Even people with no knowledge of demographics have heard of the group born between 1946 and 1964. These are the baby boomers. Canada produced more than 400,000 new Canadians in each year of the baby boom, peaking in 1959.
Baby Boomers Strong Influence
Baby boomers weren’t much different from previous generations, there were just so many of them, and this huge population bubble created unprecedented demand for consumer products and services.
This post will attempt to show how the banking industry changed during the boomer years to reflect the increasing demand for services that reflected the boomer lifestyle.
In 1954 the National Housing Act allowed chartered banks to enter the mortgage-lending field.

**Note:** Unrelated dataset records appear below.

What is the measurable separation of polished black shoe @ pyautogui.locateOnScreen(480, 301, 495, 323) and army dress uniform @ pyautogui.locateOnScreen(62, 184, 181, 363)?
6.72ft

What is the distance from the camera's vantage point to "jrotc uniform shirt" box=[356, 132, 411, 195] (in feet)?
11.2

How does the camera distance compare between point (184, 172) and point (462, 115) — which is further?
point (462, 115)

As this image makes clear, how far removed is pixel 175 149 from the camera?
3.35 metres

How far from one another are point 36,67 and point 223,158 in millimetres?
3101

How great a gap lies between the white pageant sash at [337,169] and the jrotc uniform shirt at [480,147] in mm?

CMHC introduced mortgage loan insurance, making home ownership more accessible.
Canadian families were averaging four children each and in the 1960’s houses were becoming bigger, incorporating the basement as living space.

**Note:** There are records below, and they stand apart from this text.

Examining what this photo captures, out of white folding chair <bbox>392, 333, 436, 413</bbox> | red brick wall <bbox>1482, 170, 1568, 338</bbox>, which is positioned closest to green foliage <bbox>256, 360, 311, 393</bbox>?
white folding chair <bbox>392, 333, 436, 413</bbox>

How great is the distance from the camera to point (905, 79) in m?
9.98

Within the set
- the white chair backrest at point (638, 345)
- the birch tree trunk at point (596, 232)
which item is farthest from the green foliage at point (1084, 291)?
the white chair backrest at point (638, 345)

A Royal Bank brochure on mortgages from this era proclaimed the average house was valued at $8,000. With an $800 down payment, monthly payments were $48.88.
Adulthood and – Credit
The late 1960’s brought the introduction of charge cards. No other financial product changed Canadian spending habits so drastically, putting $300 of instant credit into consumer hands.
The often-heard slogan was “Will that be cash or Chargex?” CIBC, Royal Bank, Scotiabank and TD all offered Chargex (now VISA) while Bank of Montreal was the sole bank offering MasterCharge (MasterCard)
Unfortunately, during the boomers’ greatest spending years – raising a family, buying a house (mortgage), or car (loan), and dozens of other expenditures – inflation was at its highest, peaking at 21% in 1981.
Sure, interest rates on simple savings accounts were 5-6% and 5-year GIC rates pushed upwards of 20% but 5-year mortgage terms soared to 24%.
Wage and price controls were implemented to control the rise in inflation but the damage was done. Sadly, many people were downsized from their jobs and families lost their homes to foreclosure when they couldn’t afford their mortgage payments after renewal.
It was difficult to sell your house in a poor housing market which saw prices plummet to the degree that the outstanding mortgage was greater than the house value. CMHC came through and covered all the insured deficits. Otherwise, bank bankruptcy could have been a real possibility.
The “four pillars” of Canadian finance – Banking, Trusts, Insurance and Investments – were deregulated in 1986. Formerly, these were all separate entities. Banks added trusts, securities and brokerages (both discount and full service) to their line up, mostly by purchasing existing companies but sometimes by developing their own departments.
Boomers were now in their peak earning years and, with mortgages paid off (or well on their way) and children leaving the nest, savings became more of a priority.
Interest rates had declined but the stock market was booming. With the introduction of mutual funds sold at the bank retail level, it was easy to participate. Investment returns had been extremely attractive and markets had performed steadily.
A lot of former GIC investors jumped into the stock market via mutual funds without a glance at their risk tolerance (we called them GIC refugees).
Crash and Burn
At the beginning of the 90’s when the market corrected, the formerly optimistic investors fled for their lives losing the money they never would have lost if they had held tight to a long-term strategy.
Undaunted, banks came up with the Market-Growth GIC promising the security of a GIC (no loss of principal) with the potential growth of the stock market. Investors were promised that, after a correction, the possibility of another rise was a given, especially within the 3- and 5-year terms.
The subsequent upturn in the market gave out huge returns so now these products have toned down significantly, with fixed upper limits where formerly there were none.
The Search for Income Sources
Early retiring boomers now were requiring some cash from their investments. Interest on fixed income products like GIC’s and Bonds were at all time lows. Monthly Income Fund mutual funds were introduced with increased returns to fulfill that need.
Where to Now?
In Canada, baby boomers make up approximately one-third of our population and just under 50% of tax filers. The first baby boomers are eligible to receive Old Age Security this year. There will be greater pressure on both public and private pension programs.
I have no doubt that the banking industry will continue to implement programs and services that will fulfill the growing needs of this large demographic in the decades to come.